Problem requirements
In the records below, find the line that contains "order: Artiodactyla" and the line that contains "A: Bos taurus (domestic cow).", then retype exactly those two lines and every line between them.

Data records
********

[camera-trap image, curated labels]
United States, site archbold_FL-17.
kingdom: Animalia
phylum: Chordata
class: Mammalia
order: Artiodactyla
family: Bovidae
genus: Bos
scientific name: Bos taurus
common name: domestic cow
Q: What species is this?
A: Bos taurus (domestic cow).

********

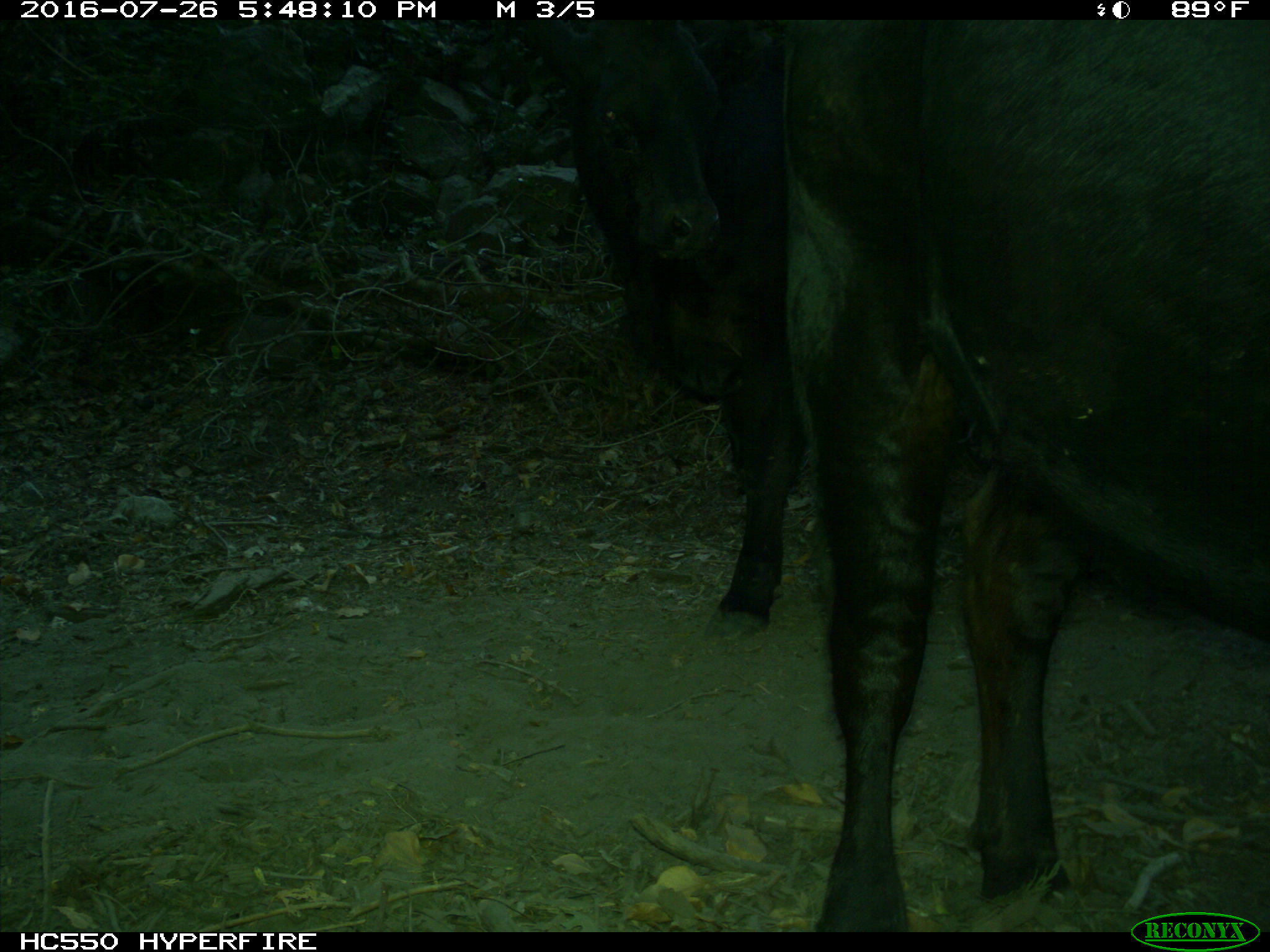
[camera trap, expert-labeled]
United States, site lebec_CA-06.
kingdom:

********

Response
order: Artiodactyla
family: Bovidae
genus: Bos
scientific name: Bos taurus
common name: domestic cow
Q: What species is this?
A: Bos taurus (domestic cow).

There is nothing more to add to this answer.